**Work instructions:** Beginning at whichever line contains "301_3_MaBP - 301_3_MaBP", reproduce each line of the records below word for word, ending with the last, and add nothing.

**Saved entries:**
BEGIN
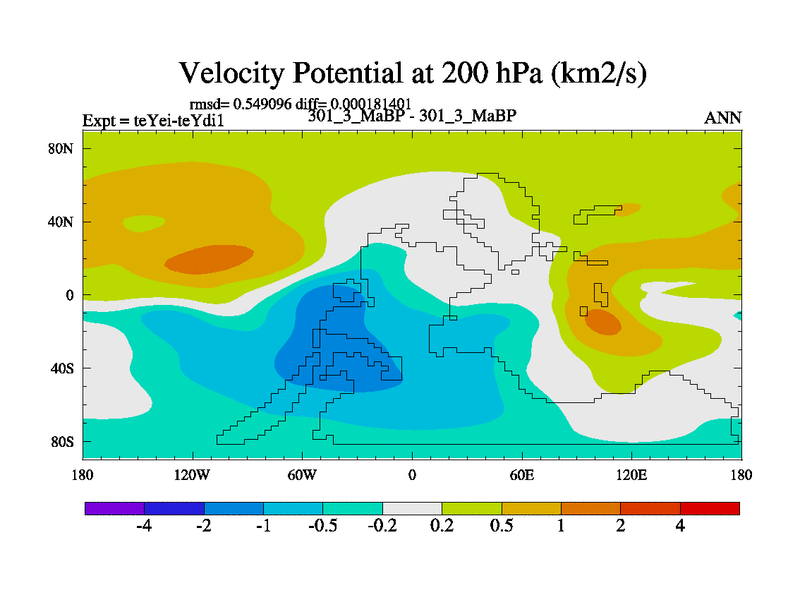 Velocity Potential at 200 hPa (km2/s)

rmsd= 0.549096 diff= 0.000181401

Expt = teYei-teYdi1

301_3_MaBP - 301_3_MaBP

ANN

80N
40N
0
40S
80S

180
120W
60W
0
60E
120E
180

-4
-2
-1
-0.5
-0.2
0.2
0.5
1
2
4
END
**Response for this exercise:**
301_3_MaBP - 301_3_MaBP

ANN

80N
40N
0
40S
80S

180
120W
60W
0
60E
120E
180

-4
-2
-1
-0.5
-0.2
0.2
0.5
1
2
4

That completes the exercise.